# Weight at 8 weeks



## twofastdogs (Nov 8, 2009)

Hi all,
Piper had her 1st puppy visit today. Looks great according to our vet. A few worms but she said that is to be expected. She weighed 8 lbs 11 oz. How is that? I didn't have a lot of time for questions because my 2 kids were there (long story), and frankly it didn't even occur to me until the 90 minute car ride home( we are in the middle of a snowstorm).

I plan to take her in next thurs. just for a weight check.

Thanks!


----------



## Bogey's Mom (Dec 23, 2008)

All puppies are different. Bogey was tiny and only weighed about 7 pounds at 8 weeks. Ace weighs 12 pounds at 8 weeks.


----------



## Murphysmom (Nov 2, 2009)

Murphy was 10.5 at 8 weeks.


----------



## Willow52 (Aug 14, 2009)

Hank weighed 20 lbs. at 8 weeks. 

*Oops...10 lbs. at 8 weeks.* (20 lbs. at 10 weeks)


----------



## MyJaxson (Jan 5, 2010)

WOW and I thought my dog was big, he was 10lbs 4oz at 8 weeks


----------



## Tahnee GR (Aug 26, 2006)
* * * * * * *
INSTRUCTION 1
Answer these questions from the puppy weight thread, one line each:
(a) What did Piper weigh at her first puppy visit?
(b) About how much did Bogey weigh at 8 weeks?
(c) After the correction, what did Hank weigh at 8 weeks?
INSTRUCTION 2
Summarize the puppy weight thread in two sentences.
INSTRUCTION 3
Carry the puppy weight thread on from its last line.
* * * * * * *
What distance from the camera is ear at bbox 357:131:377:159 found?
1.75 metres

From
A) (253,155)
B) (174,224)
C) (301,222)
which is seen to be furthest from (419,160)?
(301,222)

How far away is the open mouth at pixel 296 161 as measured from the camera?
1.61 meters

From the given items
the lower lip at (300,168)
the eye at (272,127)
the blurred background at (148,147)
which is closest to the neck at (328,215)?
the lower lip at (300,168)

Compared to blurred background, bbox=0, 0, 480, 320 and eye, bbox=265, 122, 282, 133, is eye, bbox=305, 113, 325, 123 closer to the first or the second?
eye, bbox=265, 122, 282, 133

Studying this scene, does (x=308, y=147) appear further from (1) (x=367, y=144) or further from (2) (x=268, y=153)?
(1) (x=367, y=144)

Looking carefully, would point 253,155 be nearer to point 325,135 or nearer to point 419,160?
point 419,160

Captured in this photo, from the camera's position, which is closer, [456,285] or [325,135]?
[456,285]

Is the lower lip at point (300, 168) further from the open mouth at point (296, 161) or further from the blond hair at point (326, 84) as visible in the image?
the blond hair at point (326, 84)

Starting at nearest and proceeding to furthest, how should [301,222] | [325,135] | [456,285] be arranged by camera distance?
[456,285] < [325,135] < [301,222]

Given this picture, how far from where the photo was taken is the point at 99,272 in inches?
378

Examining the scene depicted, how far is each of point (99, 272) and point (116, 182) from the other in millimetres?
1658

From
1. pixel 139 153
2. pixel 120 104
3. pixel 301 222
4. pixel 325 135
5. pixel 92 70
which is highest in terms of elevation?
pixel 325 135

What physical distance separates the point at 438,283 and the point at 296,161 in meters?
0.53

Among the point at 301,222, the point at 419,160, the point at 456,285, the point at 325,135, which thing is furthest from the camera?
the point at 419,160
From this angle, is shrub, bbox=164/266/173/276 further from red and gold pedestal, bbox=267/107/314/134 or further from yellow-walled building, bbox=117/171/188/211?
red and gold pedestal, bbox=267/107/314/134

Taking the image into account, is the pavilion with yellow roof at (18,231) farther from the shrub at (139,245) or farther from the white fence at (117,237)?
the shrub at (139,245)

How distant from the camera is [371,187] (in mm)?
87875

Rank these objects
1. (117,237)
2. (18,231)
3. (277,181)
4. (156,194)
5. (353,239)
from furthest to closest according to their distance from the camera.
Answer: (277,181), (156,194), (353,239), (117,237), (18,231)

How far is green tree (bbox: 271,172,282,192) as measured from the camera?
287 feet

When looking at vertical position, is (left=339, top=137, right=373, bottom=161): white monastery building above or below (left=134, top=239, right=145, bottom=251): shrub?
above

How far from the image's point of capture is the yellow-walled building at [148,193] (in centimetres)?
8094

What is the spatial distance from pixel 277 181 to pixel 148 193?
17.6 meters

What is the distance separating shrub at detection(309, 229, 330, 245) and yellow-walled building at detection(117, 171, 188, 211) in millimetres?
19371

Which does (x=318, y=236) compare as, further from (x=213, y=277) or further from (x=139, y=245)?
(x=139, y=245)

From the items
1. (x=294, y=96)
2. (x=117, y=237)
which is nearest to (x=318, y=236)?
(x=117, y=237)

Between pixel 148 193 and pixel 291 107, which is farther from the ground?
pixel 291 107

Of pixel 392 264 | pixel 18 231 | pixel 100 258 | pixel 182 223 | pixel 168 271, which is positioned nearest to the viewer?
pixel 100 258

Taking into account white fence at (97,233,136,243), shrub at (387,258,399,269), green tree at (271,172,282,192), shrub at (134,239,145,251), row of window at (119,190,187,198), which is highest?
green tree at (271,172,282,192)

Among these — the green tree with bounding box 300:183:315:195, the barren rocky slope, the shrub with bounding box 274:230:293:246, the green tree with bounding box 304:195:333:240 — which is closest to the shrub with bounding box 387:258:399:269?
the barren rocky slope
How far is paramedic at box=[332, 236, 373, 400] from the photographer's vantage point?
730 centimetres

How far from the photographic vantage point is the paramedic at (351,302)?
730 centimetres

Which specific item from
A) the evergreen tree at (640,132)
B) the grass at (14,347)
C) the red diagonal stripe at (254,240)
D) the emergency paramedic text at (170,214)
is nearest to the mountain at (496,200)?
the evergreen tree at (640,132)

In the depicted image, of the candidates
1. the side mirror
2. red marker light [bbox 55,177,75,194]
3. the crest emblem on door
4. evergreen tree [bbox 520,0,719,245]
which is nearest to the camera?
* * * * * * *
TASK OUTPUT 1
(a) 8 lbs 11 oz
(b) About 7 pounds
(c) 10 lbs

TASK OUTPUT 2
At her first puppy visit, Piper weighed 8 lbs 11 oz, and the vet said she looked great apart from a few worms, which were to be expected. Other posters give their own dogs' weights at 8 weeks, from about 7 pounds for Bogey to 12 pounds for Ace, and one points out that all puppies are different.

TASK OUTPUT 3
That is not a bad weight, especially given some worms. Depending on her overall size, maybe a little lighter than average. Rhonda Hovan quotes a weight of around 10 pounds for 8 weeks as ideal. It is better for them to be on the lighter side, than it is to be heavier.

Here is some information on puppy weights from Rhonda Hovan, a Golden breeder/judge and considered to be somewhat of an expert on Golden health

http://www.goldenretriever.lv/Rhonda Hovan Slow Grow 2002.doc

You will be surprised at her growth, especially once the worms are taken care of


----------



## Jennifer (Sep 12, 2009)

Teddy was 12.6 lbs.


----------



## twofastdogs (Nov 8, 2009)

20 POUNDS!! Wow, we have some catching up to do! What does hank weigh now?


----------



## Luci (May 26, 2009)

Lucy was 6.6lbs at 8 weeks. She's now roughly 35 lbs at almost 20 weeks.


----------



## cmichele (Jan 16, 2009)

Magnus was almost 9 lbs at 8 weeks and Leila was 6 lbs.


----------



## Nicole74 (May 30, 2009)

Bailey was 7 pounds at 8 weeks.


----------



## KristyMinMN (Jan 9, 2010)

Oh dear... I have a big girl - Bella was 16 lbs at 8 weeks, 3 days. 

According to her records from the breeder, she was 11.6 lbs at 6.5 weeks. We got her from the breeder right at 8 wks. She has another weigh-in on Monday... I'll ask the vet about her gaining too fast.


----------



## Loisiana (Jul 29, 2009)

KristyMinMN said:


> Oh dear... I have a big girl - Bella was 16 lbs even at 8 weeks, 3 days.


 
Conner was 16 pounds at 8 weeks also. The vet thought he would be over 100 pounds. But he's only 70 (I do keep him thin though, most pet people I'm sure would have more weight on him).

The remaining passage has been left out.